Extrait
Retour au pays Emprisonner Navalny? Moscou se tâte

ATS

16.1.2021 - 09:18

Vladimir Poutine est face à un dilemme: doit-il emprisonner son pire ennemi Alexeï Navalny, qui prévoit de rentrer d'Allemagne à Moscou dimanche après avoir survécu à son empoisonnement présumé, ou le laisser en liberté?

L'annonce par Alexeï Navalny de son retour, après des mois de convalescence en Allemagne, a autant agité ses détracteurs que ses soutiens, qui craignent pour sa sécurité et sa liberté. (Compte Instagram d'Alexeï Navalny)
L'annonce par Alexeï Navalny de son retour, après des mois de convalescence en Allemagne, a autant agité ses détracteurs que ses soutiens, qui craignent pour sa sécurité et sa liberté. (Compte Instagram d'Alexeï Navalny)
KEYSTONE

Pour les experts, le président Vladimir Poutine devra choisir le moindre de deux maux. Laisser l'opposant revenir librement en Russie, c'est risquer de paraître faible. Le condamner à de la prison ferme, c'est faire de son cas une cause célèbre sur laquelle seront braqués tous les projecteurs mondiaux.

«Il n'y a pas de bonne décision mais une décision devra être prise malgré tout», résume pour l'AFP la politologue Tatiana Stanovaïa.

L'annonce par Alexeï Navalny de son retour, après des mois de convalescence en Allemagne, a autant agité ses détracteurs que ses soutiens, qui craignent pour sa sécurité et sa liberté.

Quoiqu'il arrive au principal opposant russe, son retour est un défi lancé à Vladimir Poutine, dont la popularité a chuté ces dernières années. C'est aussi une nouvelle donne avant les élections législatives prévues cette année.

Trois laboratoires européens ont conclu que l'opposant de 44 ans a été empoisonné, alors qu'il était en tournée électorale en Sibérie, avec un agent innervant de type Novitchok de l'ère soviétique. Une conclusion confirmée par l'Organisation pour l'interdiction des armes chimiques (OIAC), malgré les dénégations de Moscou.

«En panique»

Sorti du coma début septembre, Alexeï Navalny affirme depuis avoir été victime d'une tentative d'assassinat des services spéciaux russes (FSB) sur ordre de Vladimir Poutine.

Refusant obstinément d'ouvrir une enquête sur ce qui est arrivé à M. Navalny en Sibérie cet été, les autorités russes ont au contraire lancé une nouvelle investigation en décembre. Elles l'accusent d'avoir dépensé pour son usage personnel 356 millions de roubles (4 millions de francs) de dons.

Et jeudi, les services pénitentiaires ont assuré qu'ils seront «obligés» d'arrêter l'opposant à son retour, pour avoir violé les conditions d'une peine de prison avec sursis pour détournement de fonds à laquelle il a été condamné en 2014 et qu'il a toujours dénoncé comme étant politiquement motivée.

Données fournies
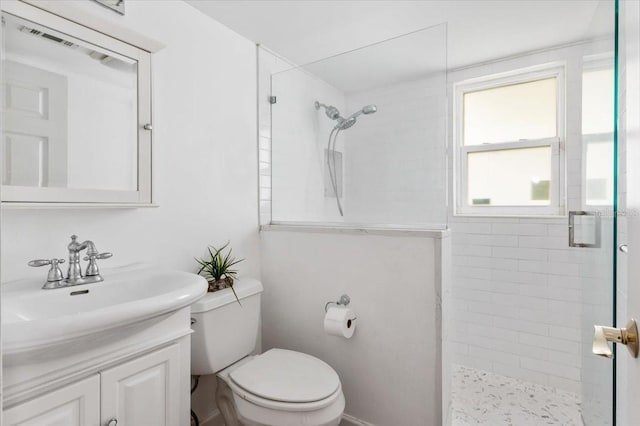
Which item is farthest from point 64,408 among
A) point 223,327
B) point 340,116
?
point 340,116

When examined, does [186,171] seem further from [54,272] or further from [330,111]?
[330,111]

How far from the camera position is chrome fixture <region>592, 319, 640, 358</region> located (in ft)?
2.00

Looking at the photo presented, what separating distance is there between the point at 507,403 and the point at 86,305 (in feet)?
7.63

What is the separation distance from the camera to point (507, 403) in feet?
6.99

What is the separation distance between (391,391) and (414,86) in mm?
1605

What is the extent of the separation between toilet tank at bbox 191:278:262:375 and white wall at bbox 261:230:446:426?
295mm

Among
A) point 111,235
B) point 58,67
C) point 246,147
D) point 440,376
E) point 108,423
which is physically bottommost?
point 440,376

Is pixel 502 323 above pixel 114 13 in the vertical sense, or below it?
below

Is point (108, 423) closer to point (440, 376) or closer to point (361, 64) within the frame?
point (440, 376)

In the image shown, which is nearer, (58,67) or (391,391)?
(58,67)

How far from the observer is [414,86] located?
1918 mm

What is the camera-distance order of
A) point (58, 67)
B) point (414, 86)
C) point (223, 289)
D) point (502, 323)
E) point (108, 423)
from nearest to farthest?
point (108, 423)
point (58, 67)
point (223, 289)
point (414, 86)
point (502, 323)

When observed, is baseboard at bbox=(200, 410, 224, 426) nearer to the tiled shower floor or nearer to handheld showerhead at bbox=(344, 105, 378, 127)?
the tiled shower floor

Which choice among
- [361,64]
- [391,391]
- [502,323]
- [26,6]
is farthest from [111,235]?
[502,323]
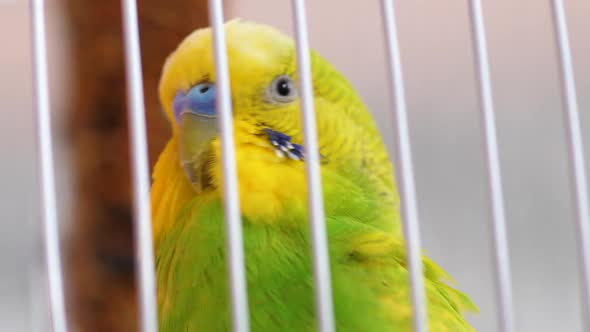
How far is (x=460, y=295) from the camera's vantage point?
2.34ft

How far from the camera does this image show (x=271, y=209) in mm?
685

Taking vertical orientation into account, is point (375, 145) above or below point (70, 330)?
above

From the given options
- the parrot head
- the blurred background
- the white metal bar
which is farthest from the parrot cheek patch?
the white metal bar

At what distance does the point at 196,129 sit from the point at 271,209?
12cm

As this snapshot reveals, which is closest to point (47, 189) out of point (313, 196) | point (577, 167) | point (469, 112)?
point (313, 196)

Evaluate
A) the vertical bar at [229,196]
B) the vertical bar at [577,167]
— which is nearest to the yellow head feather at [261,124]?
the vertical bar at [229,196]

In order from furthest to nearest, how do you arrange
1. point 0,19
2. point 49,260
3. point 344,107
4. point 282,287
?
point 0,19, point 344,107, point 282,287, point 49,260

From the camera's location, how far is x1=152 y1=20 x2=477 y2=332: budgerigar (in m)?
0.64

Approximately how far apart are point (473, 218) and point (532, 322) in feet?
0.55

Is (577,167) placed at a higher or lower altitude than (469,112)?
lower

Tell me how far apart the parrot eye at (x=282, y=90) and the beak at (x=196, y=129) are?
0.28 ft

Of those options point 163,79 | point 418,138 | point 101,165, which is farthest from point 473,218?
point 101,165

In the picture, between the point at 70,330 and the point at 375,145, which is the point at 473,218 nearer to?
the point at 375,145

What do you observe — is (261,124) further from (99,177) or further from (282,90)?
(99,177)
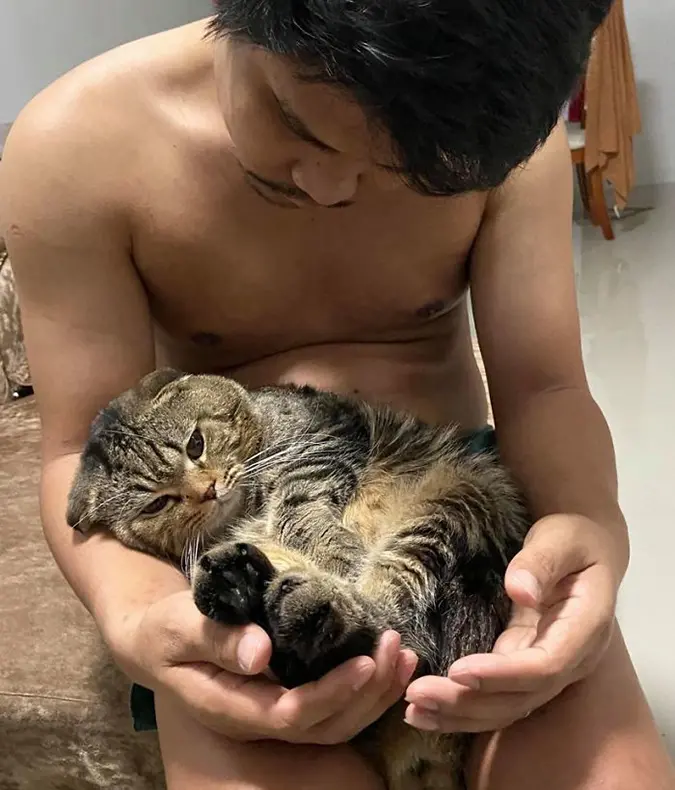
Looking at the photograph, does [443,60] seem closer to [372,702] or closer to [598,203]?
[372,702]

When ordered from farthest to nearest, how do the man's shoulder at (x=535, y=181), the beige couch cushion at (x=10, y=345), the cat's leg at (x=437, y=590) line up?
the beige couch cushion at (x=10, y=345) → the man's shoulder at (x=535, y=181) → the cat's leg at (x=437, y=590)

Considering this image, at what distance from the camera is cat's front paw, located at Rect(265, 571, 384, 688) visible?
677mm

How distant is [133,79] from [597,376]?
5.43 ft

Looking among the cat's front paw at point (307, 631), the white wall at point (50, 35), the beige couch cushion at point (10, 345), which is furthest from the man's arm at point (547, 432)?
the white wall at point (50, 35)

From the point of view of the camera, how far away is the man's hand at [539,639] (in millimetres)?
664

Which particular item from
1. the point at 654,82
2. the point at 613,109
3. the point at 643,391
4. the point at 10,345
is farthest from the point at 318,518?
the point at 654,82

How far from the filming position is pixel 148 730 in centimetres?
95

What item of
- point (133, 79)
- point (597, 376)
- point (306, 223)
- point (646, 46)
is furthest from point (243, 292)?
point (646, 46)

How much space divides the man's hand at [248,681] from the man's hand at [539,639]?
0.03 meters

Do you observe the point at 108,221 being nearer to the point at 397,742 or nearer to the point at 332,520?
the point at 332,520

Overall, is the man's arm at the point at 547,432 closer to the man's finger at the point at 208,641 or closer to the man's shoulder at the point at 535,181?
the man's shoulder at the point at 535,181

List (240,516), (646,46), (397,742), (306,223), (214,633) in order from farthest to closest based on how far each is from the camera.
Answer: (646,46) < (306,223) < (240,516) < (397,742) < (214,633)

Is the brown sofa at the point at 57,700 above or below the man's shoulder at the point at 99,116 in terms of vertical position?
below

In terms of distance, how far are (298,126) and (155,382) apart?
39cm
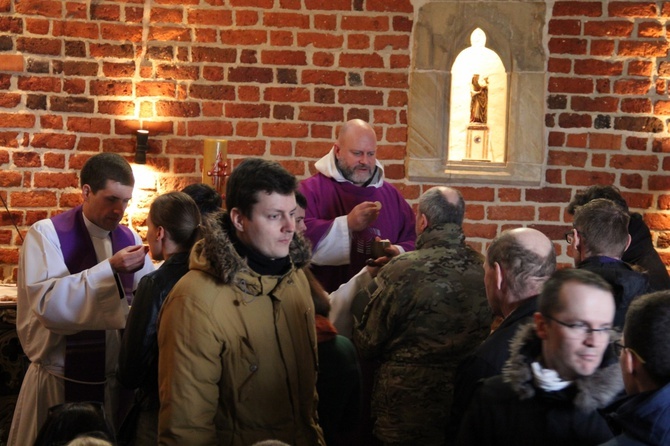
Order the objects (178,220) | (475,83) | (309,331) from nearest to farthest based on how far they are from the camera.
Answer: (309,331), (178,220), (475,83)

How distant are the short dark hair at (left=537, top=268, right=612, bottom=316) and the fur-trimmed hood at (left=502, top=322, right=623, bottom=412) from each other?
100 mm

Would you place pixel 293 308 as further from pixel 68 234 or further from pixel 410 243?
pixel 410 243

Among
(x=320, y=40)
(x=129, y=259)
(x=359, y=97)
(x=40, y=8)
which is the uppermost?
(x=40, y=8)

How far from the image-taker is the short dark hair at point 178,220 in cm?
310

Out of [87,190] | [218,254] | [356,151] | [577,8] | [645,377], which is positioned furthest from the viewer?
[577,8]

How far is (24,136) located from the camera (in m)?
5.50

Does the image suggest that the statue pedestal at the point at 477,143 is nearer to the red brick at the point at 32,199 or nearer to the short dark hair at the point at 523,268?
the red brick at the point at 32,199

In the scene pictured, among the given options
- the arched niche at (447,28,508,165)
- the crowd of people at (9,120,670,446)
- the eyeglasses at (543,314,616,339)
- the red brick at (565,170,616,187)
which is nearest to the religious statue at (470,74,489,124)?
the arched niche at (447,28,508,165)

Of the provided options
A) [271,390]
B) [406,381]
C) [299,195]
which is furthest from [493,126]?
[271,390]

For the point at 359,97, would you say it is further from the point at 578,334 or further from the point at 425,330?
the point at 578,334

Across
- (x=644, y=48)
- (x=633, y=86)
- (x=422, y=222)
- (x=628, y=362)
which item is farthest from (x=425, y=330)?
(x=644, y=48)

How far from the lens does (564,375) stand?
2.13m

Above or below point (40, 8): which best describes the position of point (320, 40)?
below

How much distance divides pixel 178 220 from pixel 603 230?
5.31 feet
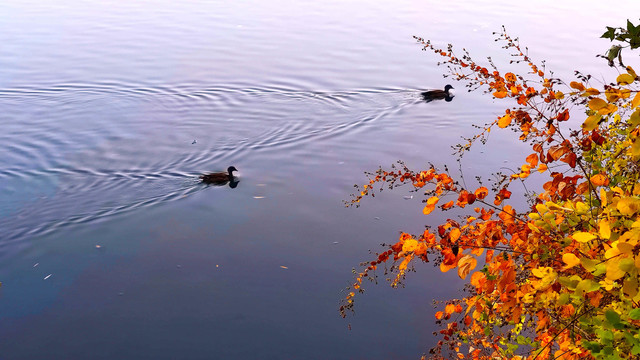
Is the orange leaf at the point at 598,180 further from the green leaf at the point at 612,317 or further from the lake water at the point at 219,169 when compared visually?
the lake water at the point at 219,169

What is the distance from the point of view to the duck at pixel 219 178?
11617 mm

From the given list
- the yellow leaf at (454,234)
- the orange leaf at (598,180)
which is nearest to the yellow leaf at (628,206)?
the orange leaf at (598,180)

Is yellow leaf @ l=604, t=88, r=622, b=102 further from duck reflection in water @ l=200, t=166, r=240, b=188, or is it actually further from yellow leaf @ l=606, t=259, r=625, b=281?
duck reflection in water @ l=200, t=166, r=240, b=188

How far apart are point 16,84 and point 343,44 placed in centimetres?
934

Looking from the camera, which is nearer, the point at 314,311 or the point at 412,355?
the point at 412,355

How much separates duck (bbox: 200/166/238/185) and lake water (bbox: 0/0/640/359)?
17cm

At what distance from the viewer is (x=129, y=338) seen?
25.9 feet

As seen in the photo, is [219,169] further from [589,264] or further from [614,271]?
→ [614,271]

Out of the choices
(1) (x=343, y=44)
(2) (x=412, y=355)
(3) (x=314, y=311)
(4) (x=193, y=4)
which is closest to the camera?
(2) (x=412, y=355)

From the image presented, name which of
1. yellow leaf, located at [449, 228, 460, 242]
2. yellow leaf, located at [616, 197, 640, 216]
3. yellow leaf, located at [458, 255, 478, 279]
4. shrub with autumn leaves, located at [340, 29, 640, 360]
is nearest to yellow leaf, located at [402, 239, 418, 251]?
shrub with autumn leaves, located at [340, 29, 640, 360]

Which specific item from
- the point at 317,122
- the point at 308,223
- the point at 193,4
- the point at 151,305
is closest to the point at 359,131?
the point at 317,122

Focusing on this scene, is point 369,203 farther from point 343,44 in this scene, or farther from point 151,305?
point 343,44

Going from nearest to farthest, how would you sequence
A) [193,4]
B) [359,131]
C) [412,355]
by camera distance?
Result: [412,355]
[359,131]
[193,4]

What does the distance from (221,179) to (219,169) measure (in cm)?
64
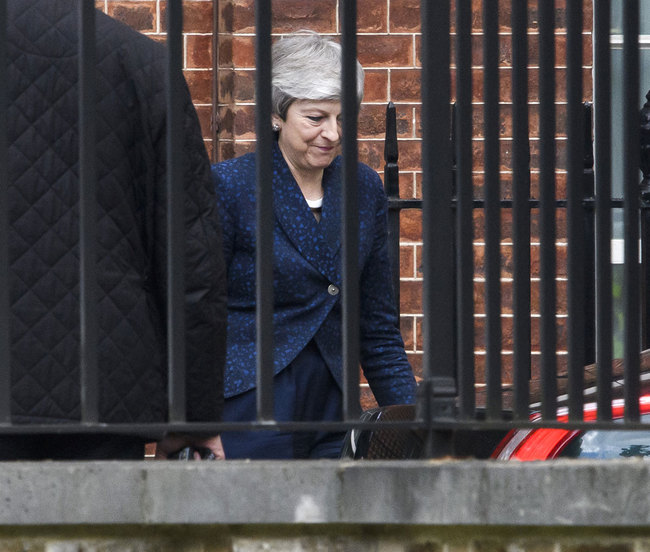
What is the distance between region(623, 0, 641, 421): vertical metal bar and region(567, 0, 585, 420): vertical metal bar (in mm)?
81

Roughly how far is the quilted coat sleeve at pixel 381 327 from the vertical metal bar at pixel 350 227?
0.92 m

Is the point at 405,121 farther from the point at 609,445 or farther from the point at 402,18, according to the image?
the point at 609,445

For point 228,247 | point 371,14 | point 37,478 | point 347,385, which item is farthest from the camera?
point 371,14

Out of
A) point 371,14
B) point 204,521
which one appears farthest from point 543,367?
point 371,14

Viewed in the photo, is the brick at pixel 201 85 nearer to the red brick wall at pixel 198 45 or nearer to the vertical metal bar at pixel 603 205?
the red brick wall at pixel 198 45

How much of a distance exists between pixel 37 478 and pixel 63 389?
309 mm

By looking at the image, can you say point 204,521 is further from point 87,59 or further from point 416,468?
point 87,59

Consigne écrite 1
Relevez chaque ligne des entrées où figure le mot « nearest ».
Consigne écrite 2
Poursuivez l'article sur le retour de Navalny à la suite de sa dernière phrase.
Ces entrées n'ont aucun lien avec l'article sur le retour de Navalny.

Réponse écrite 1
from nearest to farthest?
— which is nearest to the yellow head feather at [261,124]?
In order from furthest to nearest, how do you arrange
When ordered from farthest to nearest, how do the man's shoulder at (x=535, y=181), the beige couch cushion at (x=10, y=345), the cat's leg at (x=437, y=590) line up?
Order the objects (178,220) | (475,83) | (309,331) from nearest to farthest based on how far they are from the camera.
which is nearest to the religious statue at (470,74,489,124)?
which is nearest to the yellow leaf at (628,206)?
is nearest to yellow leaf, located at [402, 239, 418, 251]?
Going from nearest to farthest, how would you sequence

Réponse écrite 2
«Ils ne voulaient vraiment pas qu'il revienne», constate l'analyste politique Anton Orekh en référence aux autorités russes: «Maintenant, les types sont en panique».

Alexeï Navalny, militant anticorruption qui a organisé de nombreuses manifestations très suivies et dont la tactique électorale a provoqué plusieurs revers embarrassants pour le pouvoir lors de scrutins locaux, est régulièrement poursuivi en justice et condamné à de courtes détentions.

Il n'a en revanche jamais fait de longue peine de prison. En 2013, il avait été condamné à cinq ans ferme pour détournements de fonds, mais sa peine avait été commuée en sursis après d'importantes manifestations de protestation.

«Geste puissant»

Selon Mme Stanovaïa, pour éviter d'avoir à l'enfermer, les autorités russes pourraient trouver un moyen de limiter son activisme politique en le déclarant par exemple «agent de l'étranger», terme issu d'une loi interdisant à des individus ou organisations de recevoir des dons venant d'autres pays.

Le Kremlin pourrait aussi choisir une méthode plus expéditive à l'approche des élections législatives de l'automne. «J'ai le sentiment que le Kremlin est fatigué de ce jeu. La confrontation avec Navalny dure depuis trop longtemps», estime-t-elle.

Alexeï Navalny est lui-même inéligible à cause de ses démêlés judiciaires et, ignoré des grands médias publics, sa popularité est avant tout concentrée à Moscou et quelques autres grandes villes. Nombre de ses alliés sont aussi empêchés de se présenter aux élections.

Réalisé en septembre, un sondage du centre indépendant Levada montrait que seulement 20% des Russes approuvaient l'activisme de M. Navalny contre 50% le désapprouvant, le reste n'ayant soit pas entendu parler de l'opposant, soit pas d'avis.

Les soutiens de M. Navalny espèrent que l'attention internationale depuis son empoisonnement lui évitera une arrestation et la prison. Ils ont appelé les Russes à se rendre à l'aéroport Vnoukovo de Moscou dimanche pour l'accueillir, un évènement créé sur Facebook montrant que quasiment 2000 personnes prévoient de le faire.

Pour le politologue Sergueï Medvedev, le retour de Navalny en Russie est «un geste puissant, quoi qu'il arrive». «C'est un retour de la politique russe qui était jusque-là dans les limbes, non existante», a-t-il ajouté sur Facebook.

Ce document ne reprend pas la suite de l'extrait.